Targeting treatment modalities at specific components of the inflammatory pathway molecular cascade may help to modify the hyperinflammatory response. One such potential target are toll-like receptors (TLRs), a class of membrane-spanning, pattern-recognition receptors found on leukocytes that recognize microbe-derived molecules and endogenous ligands that signal host injury43 (Figure 3). One of these receptors, TLR4, has been isolated as a driver of the innate immune response in the autoimmune and sterile inflammatory settings, and it may be a target for modulating the postinjury inflammatory response. In an animal study by Levy et al,44 TLR4 knockout mice subjected to bilateral femur fracture had reduced systemic and hepatic inflammatory responses compared with wild-type mice. The authors concluded that TLR4 is critical for the initiation of systemic inflammation and subsequent development of remote organ injury following isolated extremity trauma.

Figure 3.

Figure 3

Mechanism of action of toll-like receptors (TLRs). Using the intracellular complex TRIF/TRAM, these transmembrane proteins trigger intracellular signaling pathways, resulting in the release of inflammatory cytokines via either the nuclear factor-κB (NF-κB) pathway or the release of interferons. The receptor TLR4 has been isolated as a major driver of the immune response in sterile inflammatory settings. IRF-3 = interferon regulatory factor-3, TRAM = TRIF-related adaptor molecule, TRIF = toll/IL-1 receptor domain-containing adaptor-inducing interferon-β

Another protein that appears to be highly involved in the initiation of systemic inflammation is the high-mobility group box-1 (HMGB1), which is a DNA-binding protein present within the nuclei of most eukaryotic cells. HMGB1 proteins display proinflammatory cytokine-like properties through interactions with TLR4. In a recent study, mice subjected to bilateral femur fractures following neutralizing antibody treatment to HMGB1 produced lower serum IL-6 and -10 levels, as well as diminished systemic inflammation and end-organ injury compared with immunoglobulin G (IgG) antibody—treated controls.45 Both TLR4 receptors and the TLR4-HMGB1 pathway may play important roles in cellular recognition and response to injury and provide an encouraging target for future molecular modification of the inflammatory response.

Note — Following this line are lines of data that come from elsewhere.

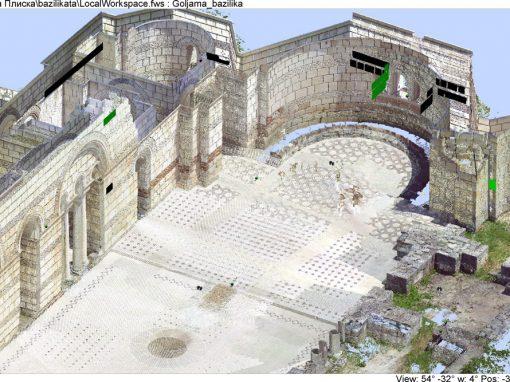 3D Лазерно сканиране на Голямата Базилика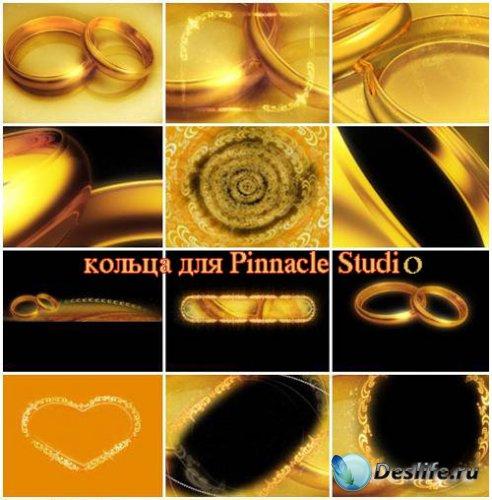 Свадебные футажи для Pinnacle Studio – Обручальные кольца
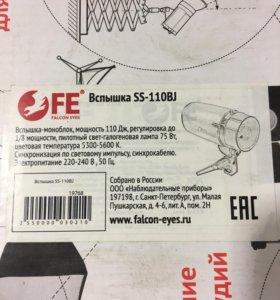 Вспышка студийная Falcon Eyes SS-110BJ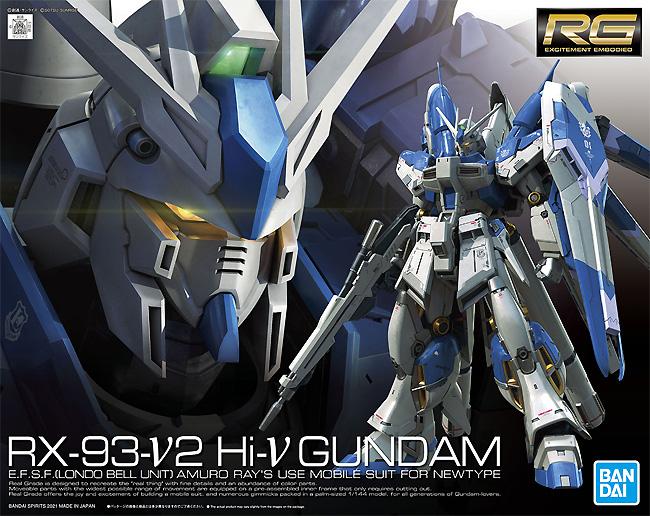 RX-98-ν2 Hi-ν ガンダムプラモデル(バンダイRG (リアルグレード)No.036)商品画像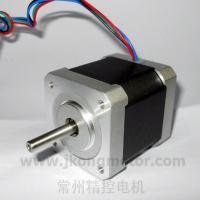 Cluster Stepper Motor Quality Cluster Stepper Motor For Sale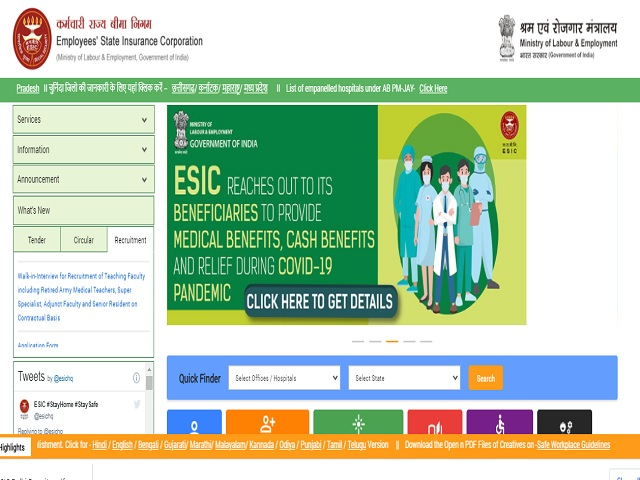 Employees State Insurance Corporation (ESIC) Senior Resident, Professor and Associate Professor Posts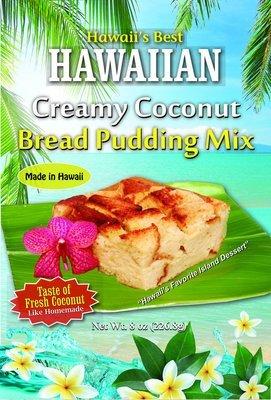 Hawaii's Best Hawaiian Creamy Coconut Bread Pudding Mix 8oz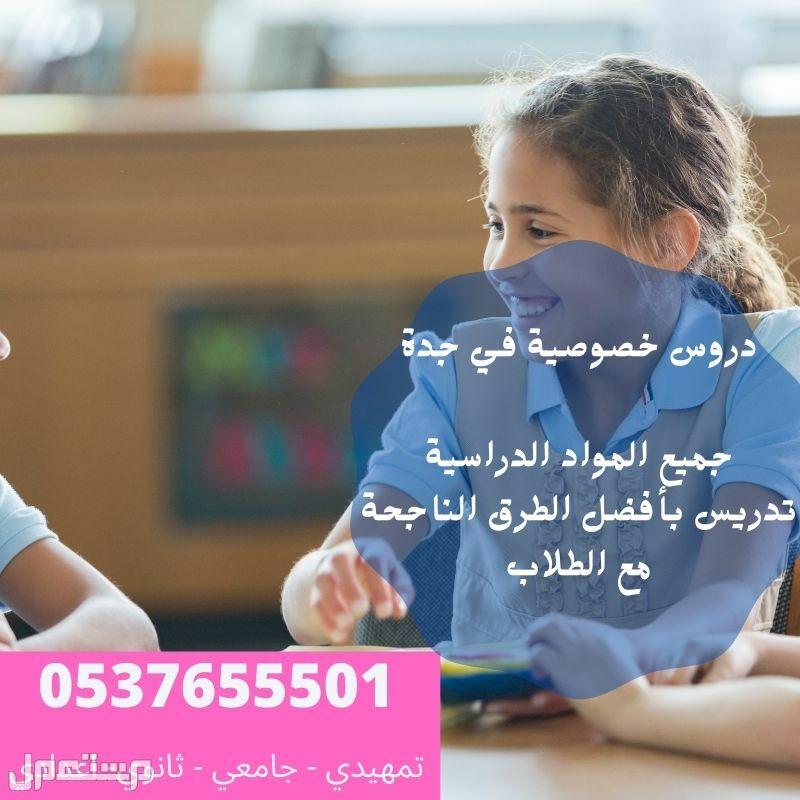 دروس خصوصية في جدة وباقي مدة المملكة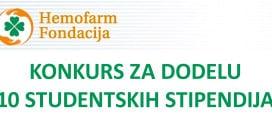 Hemofarm fondacija raspisuje konkurs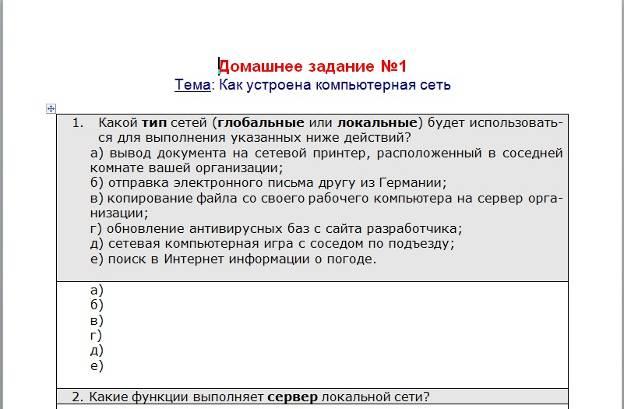 hello_html_m51f1e71b.jpg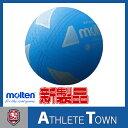 モルテン molten バレーボール ソフトバレーボール S3Y1200-C シアン 検定球 2017年新製品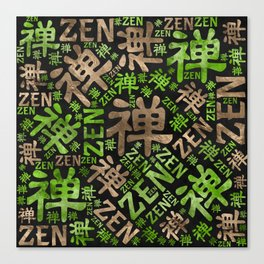 Zen Symbol and word pattern gold and green Canvas Print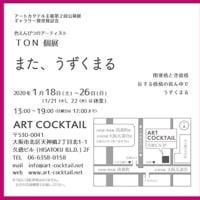 ART COCKTAIL個展「また、うずくまる」昨年の個展との違いは?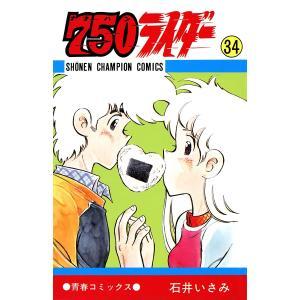 750ライダー【週刊少年チャンピオン版】 (34) 電子書籍版 / 石井いさみ|ebookjapan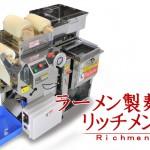 【製麺動画】全国シェアNo.1 ラーメン製麺機リッチメン ~誰でも簡単、自家製麺~
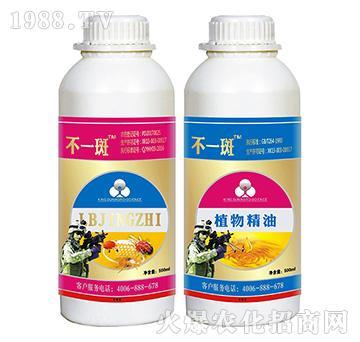 43%联苯肼酯+植物精油-不一斑-红云化工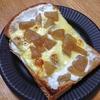 ジャム(梨)とチーズのデザートトースト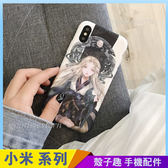 日系古典少女 小米9 小米8 Lite 手機殼 手機套 可愛卡通殼 小米A1 小米A2 保護殼保護套 防摔軟殼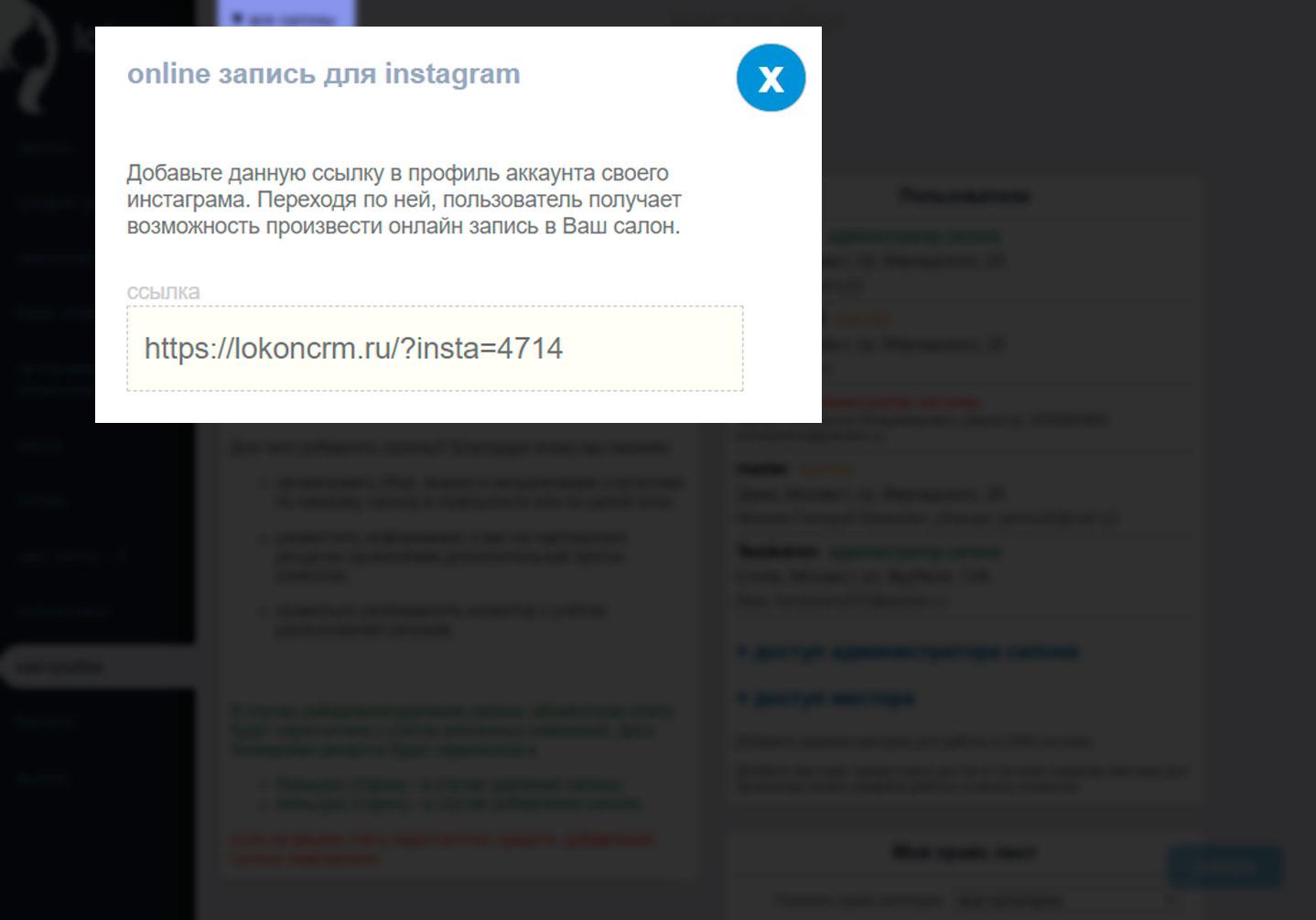 Онлайн запись instagram - LokonCRM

Genetic variation likely contributes to discrepancies among individual inflammatory responses, making some individuals more prone to develop an exaggerated inflammatory reaction to injury. In a study by Stüber et al,46 biologic variation and genetic predisposition were shown to contribute to variations in the mortality rate of patients who developed postoperative sepsis. In addition, polymorphism has been reported in levels of HLA-DR expression, cytokine genomic profiles of TNF-α, IL-6, IL-10, and receptors for interferon-γ, and neutrophil receptors for IgG.8 The possibility of delineating individual genomic profiles in the future may ultimately offer the opportunity to measure specific immune responses for each patient and then tailor subsequent clinical decisions to meet each individual’s needs.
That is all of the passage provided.